Park in polar bear breeding plan

BBC News

More polar bears are to be introduced to the Highland Wildlife Park, when the UK’s only polar bear dies.

Mercedes, thought to be 27-years-old, was relocated from Edinburgh Zoo to the park near Kingussie last month. Polar bears can live into their early 30s.

Scotland’s Royal Zoological Society which owns the park, said two more will be brought in when Mercedes dies.

They will be brought together for the breeding season only, which replicates their natural behaviour in the wild.

It is hope that the pair will produce cubs.

Mercedes was rescued from her native Canada and brought to Scotland in 1984, after she was scheduled to be shot because she was roaming into a nearby town in search of food.

She was kept in Edinburgh Zoo, also owned by the RZSS, but this was criticised because of the size of the enclosure.

Mercedes in her new enclosure at the Highland Wildlife Park

Mercedes in her new enclosure at the Highland Wildlife Park

Her new home extends over four acres of land regarded as more typical of the natural habitat of polar bears.

The RZSS said she has settled in there “extremely well”.

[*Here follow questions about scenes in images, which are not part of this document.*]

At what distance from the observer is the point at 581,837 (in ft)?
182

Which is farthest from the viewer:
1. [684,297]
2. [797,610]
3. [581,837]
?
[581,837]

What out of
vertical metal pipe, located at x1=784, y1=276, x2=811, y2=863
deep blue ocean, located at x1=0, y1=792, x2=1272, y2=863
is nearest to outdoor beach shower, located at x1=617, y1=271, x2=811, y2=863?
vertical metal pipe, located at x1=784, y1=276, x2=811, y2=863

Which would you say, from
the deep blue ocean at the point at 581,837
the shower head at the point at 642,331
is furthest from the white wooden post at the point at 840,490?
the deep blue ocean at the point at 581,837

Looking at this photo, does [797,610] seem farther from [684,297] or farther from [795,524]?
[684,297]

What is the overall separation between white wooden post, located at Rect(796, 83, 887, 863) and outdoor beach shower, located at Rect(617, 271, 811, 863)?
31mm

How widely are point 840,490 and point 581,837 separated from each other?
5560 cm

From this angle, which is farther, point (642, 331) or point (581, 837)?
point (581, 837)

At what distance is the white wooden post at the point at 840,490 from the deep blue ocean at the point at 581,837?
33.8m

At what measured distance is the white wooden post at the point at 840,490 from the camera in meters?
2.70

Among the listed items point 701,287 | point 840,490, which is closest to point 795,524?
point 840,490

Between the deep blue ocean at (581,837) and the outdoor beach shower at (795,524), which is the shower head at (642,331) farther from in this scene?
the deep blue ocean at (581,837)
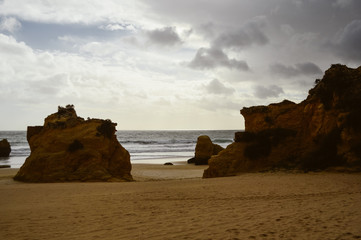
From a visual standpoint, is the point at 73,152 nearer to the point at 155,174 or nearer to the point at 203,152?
the point at 155,174

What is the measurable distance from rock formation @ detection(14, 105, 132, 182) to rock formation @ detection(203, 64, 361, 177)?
5.89 m

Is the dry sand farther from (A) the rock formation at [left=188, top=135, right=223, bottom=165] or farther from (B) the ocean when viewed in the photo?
(B) the ocean

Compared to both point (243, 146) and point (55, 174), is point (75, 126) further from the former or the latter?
point (243, 146)

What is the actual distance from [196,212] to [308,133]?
465 inches

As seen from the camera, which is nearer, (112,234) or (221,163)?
(112,234)

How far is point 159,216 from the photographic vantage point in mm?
7617

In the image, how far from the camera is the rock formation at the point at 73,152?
16.8 m

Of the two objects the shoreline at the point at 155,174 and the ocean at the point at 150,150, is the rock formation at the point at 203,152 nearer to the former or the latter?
the ocean at the point at 150,150

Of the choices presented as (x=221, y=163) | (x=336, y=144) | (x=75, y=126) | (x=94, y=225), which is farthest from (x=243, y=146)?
(x=94, y=225)

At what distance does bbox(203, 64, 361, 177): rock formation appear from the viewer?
15055 millimetres

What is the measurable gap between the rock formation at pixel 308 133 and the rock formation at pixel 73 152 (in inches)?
232

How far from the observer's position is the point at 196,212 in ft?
25.8

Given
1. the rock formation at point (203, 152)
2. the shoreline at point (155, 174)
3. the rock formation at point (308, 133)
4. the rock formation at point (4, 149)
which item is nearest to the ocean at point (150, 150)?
the rock formation at point (4, 149)

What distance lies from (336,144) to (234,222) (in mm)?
11144
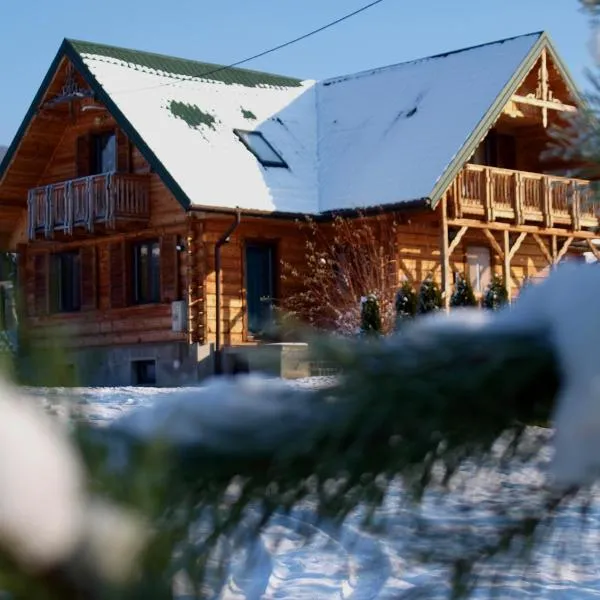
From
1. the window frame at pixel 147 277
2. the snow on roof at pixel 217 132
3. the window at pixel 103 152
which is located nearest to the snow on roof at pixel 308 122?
the snow on roof at pixel 217 132

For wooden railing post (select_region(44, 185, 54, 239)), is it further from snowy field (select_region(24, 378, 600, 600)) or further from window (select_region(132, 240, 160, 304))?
snowy field (select_region(24, 378, 600, 600))

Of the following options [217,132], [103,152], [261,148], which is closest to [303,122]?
[261,148]

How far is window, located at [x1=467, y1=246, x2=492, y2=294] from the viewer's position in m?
22.0

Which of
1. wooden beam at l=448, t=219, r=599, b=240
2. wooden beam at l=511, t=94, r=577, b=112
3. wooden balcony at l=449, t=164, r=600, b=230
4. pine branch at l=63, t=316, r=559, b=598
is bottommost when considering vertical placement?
pine branch at l=63, t=316, r=559, b=598

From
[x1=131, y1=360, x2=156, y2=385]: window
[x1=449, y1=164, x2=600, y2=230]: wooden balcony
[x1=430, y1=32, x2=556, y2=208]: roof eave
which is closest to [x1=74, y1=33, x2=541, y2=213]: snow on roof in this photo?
[x1=430, y1=32, x2=556, y2=208]: roof eave

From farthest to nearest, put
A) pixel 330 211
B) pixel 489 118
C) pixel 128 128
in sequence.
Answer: pixel 330 211 < pixel 489 118 < pixel 128 128

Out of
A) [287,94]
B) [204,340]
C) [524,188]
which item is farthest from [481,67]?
[204,340]

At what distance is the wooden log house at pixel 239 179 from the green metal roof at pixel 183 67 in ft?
0.20

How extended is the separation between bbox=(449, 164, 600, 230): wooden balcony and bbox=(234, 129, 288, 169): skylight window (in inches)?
138

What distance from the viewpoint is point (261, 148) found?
2148 cm

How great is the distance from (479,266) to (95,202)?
7624mm

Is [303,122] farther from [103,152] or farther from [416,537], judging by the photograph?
[416,537]

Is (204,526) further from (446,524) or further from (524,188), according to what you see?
(524,188)

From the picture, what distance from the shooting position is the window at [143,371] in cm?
2048
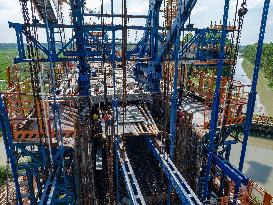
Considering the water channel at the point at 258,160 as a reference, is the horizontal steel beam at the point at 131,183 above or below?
above

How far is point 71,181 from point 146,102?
17.7ft

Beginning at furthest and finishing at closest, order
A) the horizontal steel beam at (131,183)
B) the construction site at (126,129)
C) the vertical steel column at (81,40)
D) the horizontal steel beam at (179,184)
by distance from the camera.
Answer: the vertical steel column at (81,40), the construction site at (126,129), the horizontal steel beam at (131,183), the horizontal steel beam at (179,184)

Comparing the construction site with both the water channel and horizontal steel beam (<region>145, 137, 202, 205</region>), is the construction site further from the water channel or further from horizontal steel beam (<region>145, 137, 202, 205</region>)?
the water channel

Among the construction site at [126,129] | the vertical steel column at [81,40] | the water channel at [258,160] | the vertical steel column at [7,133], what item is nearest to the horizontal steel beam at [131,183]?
the construction site at [126,129]

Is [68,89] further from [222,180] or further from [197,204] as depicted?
[197,204]

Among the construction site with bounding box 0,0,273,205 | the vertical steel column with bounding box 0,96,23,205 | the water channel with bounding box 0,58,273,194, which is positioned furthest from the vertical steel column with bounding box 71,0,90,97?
the water channel with bounding box 0,58,273,194

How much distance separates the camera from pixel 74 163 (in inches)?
392

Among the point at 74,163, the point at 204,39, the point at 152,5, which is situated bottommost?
the point at 74,163

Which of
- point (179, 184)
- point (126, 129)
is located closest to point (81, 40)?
point (126, 129)

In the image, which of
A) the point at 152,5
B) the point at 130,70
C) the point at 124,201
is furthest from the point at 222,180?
the point at 130,70

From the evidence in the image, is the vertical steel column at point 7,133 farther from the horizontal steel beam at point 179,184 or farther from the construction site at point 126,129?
the horizontal steel beam at point 179,184

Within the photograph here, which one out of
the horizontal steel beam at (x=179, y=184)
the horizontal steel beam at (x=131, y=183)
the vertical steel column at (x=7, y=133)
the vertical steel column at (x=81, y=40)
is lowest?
the horizontal steel beam at (x=131, y=183)

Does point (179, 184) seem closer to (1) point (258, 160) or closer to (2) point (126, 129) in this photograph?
(2) point (126, 129)

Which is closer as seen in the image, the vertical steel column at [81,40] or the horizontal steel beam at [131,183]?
the horizontal steel beam at [131,183]
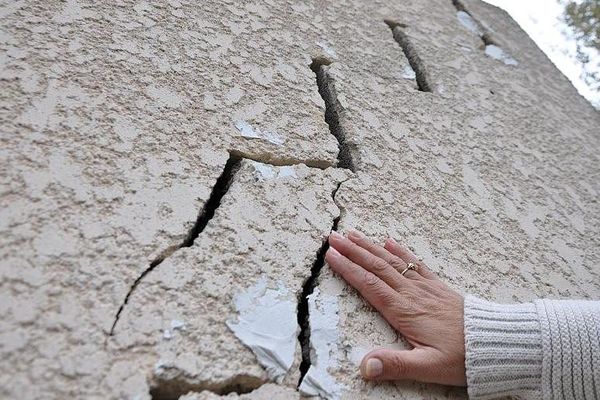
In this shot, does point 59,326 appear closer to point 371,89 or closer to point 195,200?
point 195,200

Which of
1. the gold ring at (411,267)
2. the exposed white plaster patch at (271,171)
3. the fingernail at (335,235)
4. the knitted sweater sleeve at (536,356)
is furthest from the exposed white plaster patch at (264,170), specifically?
the knitted sweater sleeve at (536,356)

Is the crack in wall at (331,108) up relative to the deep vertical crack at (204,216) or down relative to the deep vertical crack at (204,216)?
up

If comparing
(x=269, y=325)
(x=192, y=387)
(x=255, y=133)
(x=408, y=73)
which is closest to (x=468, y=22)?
(x=408, y=73)

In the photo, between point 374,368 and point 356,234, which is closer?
point 374,368

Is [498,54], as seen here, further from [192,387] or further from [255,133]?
[192,387]

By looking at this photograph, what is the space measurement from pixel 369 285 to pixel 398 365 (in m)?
0.14

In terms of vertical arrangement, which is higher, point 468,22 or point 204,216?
point 468,22

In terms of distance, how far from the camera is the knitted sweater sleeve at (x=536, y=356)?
72cm

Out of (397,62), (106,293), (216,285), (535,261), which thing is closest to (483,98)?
(397,62)

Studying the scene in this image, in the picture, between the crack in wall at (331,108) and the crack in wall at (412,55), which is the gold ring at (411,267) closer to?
the crack in wall at (331,108)

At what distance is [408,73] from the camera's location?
145cm

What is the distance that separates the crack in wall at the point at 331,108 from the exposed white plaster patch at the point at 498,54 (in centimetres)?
95

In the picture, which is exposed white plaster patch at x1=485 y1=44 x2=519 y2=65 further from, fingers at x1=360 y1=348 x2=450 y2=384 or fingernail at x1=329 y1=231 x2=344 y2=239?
fingers at x1=360 y1=348 x2=450 y2=384

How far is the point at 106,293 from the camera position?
0.63m
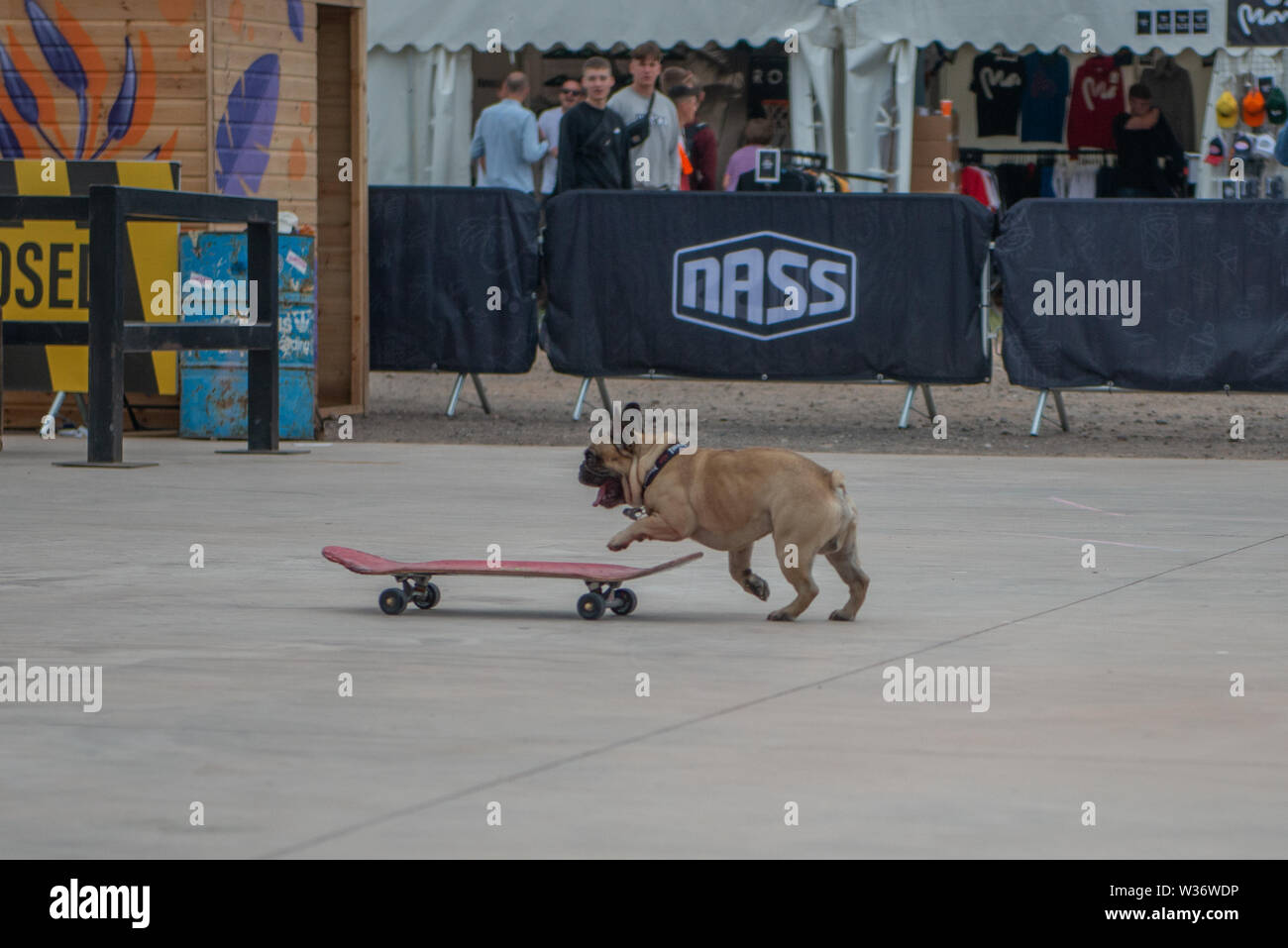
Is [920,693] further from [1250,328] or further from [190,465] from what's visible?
[1250,328]

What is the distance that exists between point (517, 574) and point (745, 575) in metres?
0.87

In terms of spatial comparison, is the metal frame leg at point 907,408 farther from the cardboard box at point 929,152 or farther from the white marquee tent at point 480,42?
the cardboard box at point 929,152

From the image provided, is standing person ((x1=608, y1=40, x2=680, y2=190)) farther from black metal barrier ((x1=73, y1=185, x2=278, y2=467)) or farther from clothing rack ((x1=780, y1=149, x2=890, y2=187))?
black metal barrier ((x1=73, y1=185, x2=278, y2=467))

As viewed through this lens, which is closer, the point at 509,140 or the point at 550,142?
the point at 509,140

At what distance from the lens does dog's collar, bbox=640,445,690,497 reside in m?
7.73

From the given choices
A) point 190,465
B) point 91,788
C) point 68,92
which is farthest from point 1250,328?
point 91,788

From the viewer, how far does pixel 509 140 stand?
810 inches

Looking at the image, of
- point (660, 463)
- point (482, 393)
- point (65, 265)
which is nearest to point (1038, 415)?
point (482, 393)

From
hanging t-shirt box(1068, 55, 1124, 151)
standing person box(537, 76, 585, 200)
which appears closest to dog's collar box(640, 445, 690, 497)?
standing person box(537, 76, 585, 200)

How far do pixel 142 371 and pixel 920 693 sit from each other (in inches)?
398

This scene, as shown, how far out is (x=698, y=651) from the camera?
6898mm

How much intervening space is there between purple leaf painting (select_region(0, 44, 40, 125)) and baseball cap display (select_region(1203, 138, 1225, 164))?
1304cm

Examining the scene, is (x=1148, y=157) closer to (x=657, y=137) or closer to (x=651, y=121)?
(x=657, y=137)

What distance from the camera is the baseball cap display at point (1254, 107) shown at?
22.5 meters
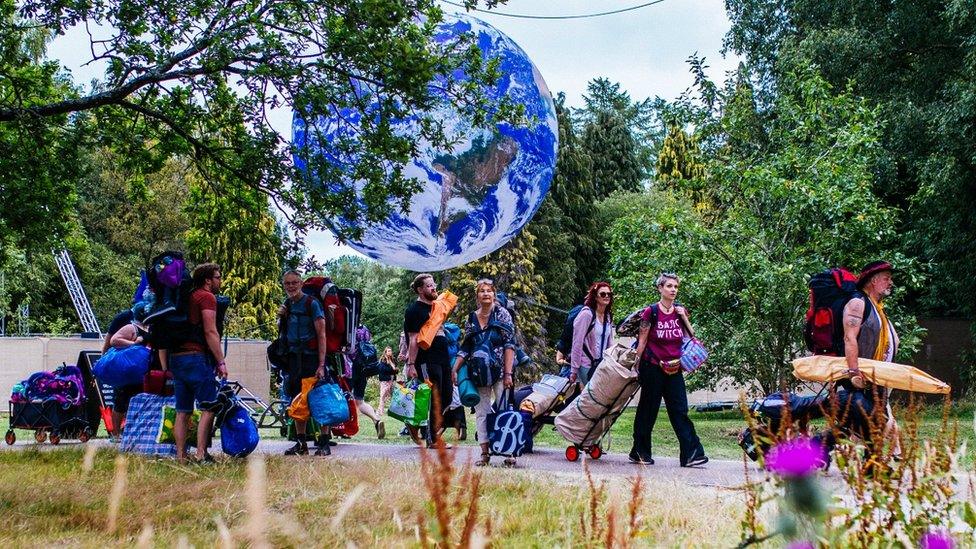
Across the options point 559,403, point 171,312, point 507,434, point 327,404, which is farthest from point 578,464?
point 171,312

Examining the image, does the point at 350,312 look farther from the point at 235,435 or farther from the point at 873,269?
the point at 873,269

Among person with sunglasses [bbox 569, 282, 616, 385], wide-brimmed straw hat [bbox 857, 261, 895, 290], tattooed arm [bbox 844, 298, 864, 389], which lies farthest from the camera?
person with sunglasses [bbox 569, 282, 616, 385]

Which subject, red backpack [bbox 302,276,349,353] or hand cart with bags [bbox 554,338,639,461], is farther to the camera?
red backpack [bbox 302,276,349,353]

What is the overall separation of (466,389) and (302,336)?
72.1 inches

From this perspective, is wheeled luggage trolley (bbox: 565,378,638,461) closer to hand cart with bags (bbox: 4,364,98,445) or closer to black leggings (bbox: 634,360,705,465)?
black leggings (bbox: 634,360,705,465)

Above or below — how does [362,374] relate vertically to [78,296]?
below

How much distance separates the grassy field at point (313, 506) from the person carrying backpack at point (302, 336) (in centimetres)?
199

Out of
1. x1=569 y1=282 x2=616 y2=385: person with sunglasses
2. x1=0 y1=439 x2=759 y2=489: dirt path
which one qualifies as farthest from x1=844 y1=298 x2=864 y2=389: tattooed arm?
x1=569 y1=282 x2=616 y2=385: person with sunglasses

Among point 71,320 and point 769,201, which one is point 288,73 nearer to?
point 769,201

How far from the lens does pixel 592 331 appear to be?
11727 millimetres

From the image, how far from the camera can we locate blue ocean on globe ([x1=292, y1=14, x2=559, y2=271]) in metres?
8.84

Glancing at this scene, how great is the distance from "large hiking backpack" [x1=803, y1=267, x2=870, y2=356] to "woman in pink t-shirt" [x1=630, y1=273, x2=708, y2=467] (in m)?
1.79

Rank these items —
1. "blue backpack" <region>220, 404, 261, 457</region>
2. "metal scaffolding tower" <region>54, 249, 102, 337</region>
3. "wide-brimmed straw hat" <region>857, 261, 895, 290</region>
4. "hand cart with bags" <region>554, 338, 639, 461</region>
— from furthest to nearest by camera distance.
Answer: "metal scaffolding tower" <region>54, 249, 102, 337</region> < "hand cart with bags" <region>554, 338, 639, 461</region> < "blue backpack" <region>220, 404, 261, 457</region> < "wide-brimmed straw hat" <region>857, 261, 895, 290</region>

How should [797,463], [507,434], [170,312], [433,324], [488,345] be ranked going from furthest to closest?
[433,324] → [488,345] → [507,434] → [170,312] → [797,463]
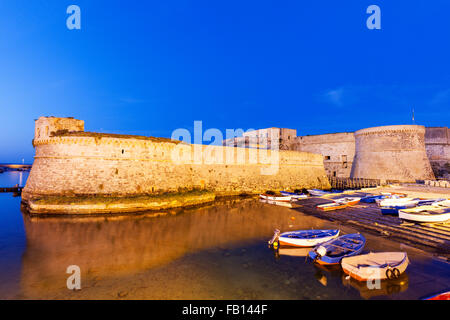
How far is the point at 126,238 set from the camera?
11742 mm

She has been on her own for 13 years, since the male polar bear she was paired with, Barney, passed away.

Solitary species

This is the natural state for the solitary species, according to the RZSS, who said Mercedes would remain on her own until she dies.

Douglas Richardson, from the Highland Wildlife Park, said: “Until recently, there was no real conservation need to keep polar bears in zoos as there was a healthy population in the wild and therefore RZSS had no definite plans to replace Mercedes after she died.

“However a shrinking polar ice cap and shortening polar ice season has pitched the polar bears to the forefront of conservation concern, so much so that key representatives of the International Union for the Conservation of Nature’s polar bear specialist group now feel that the modern zoo community has an increasingly important role to play.

“This will include keeping and breeding polar bears within our collections long-term.”